◆ **REQUIRED WORK**:
**1)** In the profile of Ion Curteanu, copy the passage from "Ion Curteanu was" to "on her radio." word for word.
**2)** Condense the paragraph of the profile of Ion Curteanu that begins "Ion Curteanu was twelve years old when" into a shorter version that retains its main facts.
---------- GIVEN PASSAGE
Surprising Expats: Ion Curteanu, Classical Cimbalom Performer

  • 2 Jul 2024 7:53 AM
Surprising Expats: Ion Curteanu, Classical Cimbalom Performer
This is part of a series of in-depth interviews with some surprising members of the community, written by Marion Merrick.

If you would like to be interviewed as a Surprising Expat, please write with a few details of what you do, to Marion by clicking here.

Ion Curteanu was twelve years old when, playing football with friends in the corridor of the music school where he was a pupil – a plastic water bottle sufficing as an actual football – he heard a sound that made him stop in amazement. What had caught his attention so powerfully was the playing of an instrument he had loved in the folk music his grandmother used to listen to on her radio.

He hurried towards the double set of doors that soundproofed the teaching rooms and crept between them so that he could hear more clearly. “I must have made a noise,” Ion says, “because the teacher opened the door and asked me what I was doing. When I told him I was just listening, he told me to come in.”
--------------------
---------- SUPPLIED DATA
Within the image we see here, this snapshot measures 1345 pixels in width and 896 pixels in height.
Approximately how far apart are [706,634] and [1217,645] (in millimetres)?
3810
--------------------
◆ **SOLVED TASKS**:
**1)**
Ion Curteanu was twelve years old when, playing football with friends in the corridor of the music school where he was a pupil – a plastic water bottle sufficing as an actual football – he heard a sound that made him stop in amazement. What had caught his attention so powerfully was the playing of an instrument he had loved in the folk music his grandmother used to listen to on her radio.

**2)** At twelve, while playing football with friends in a corridor of his music school, using a plastic water bottle as the ball, Ion Curteanu stopped in amazement at a sound. It was the playing of an instrument he had loved in the folk music his grandmother used to listen to on her radio.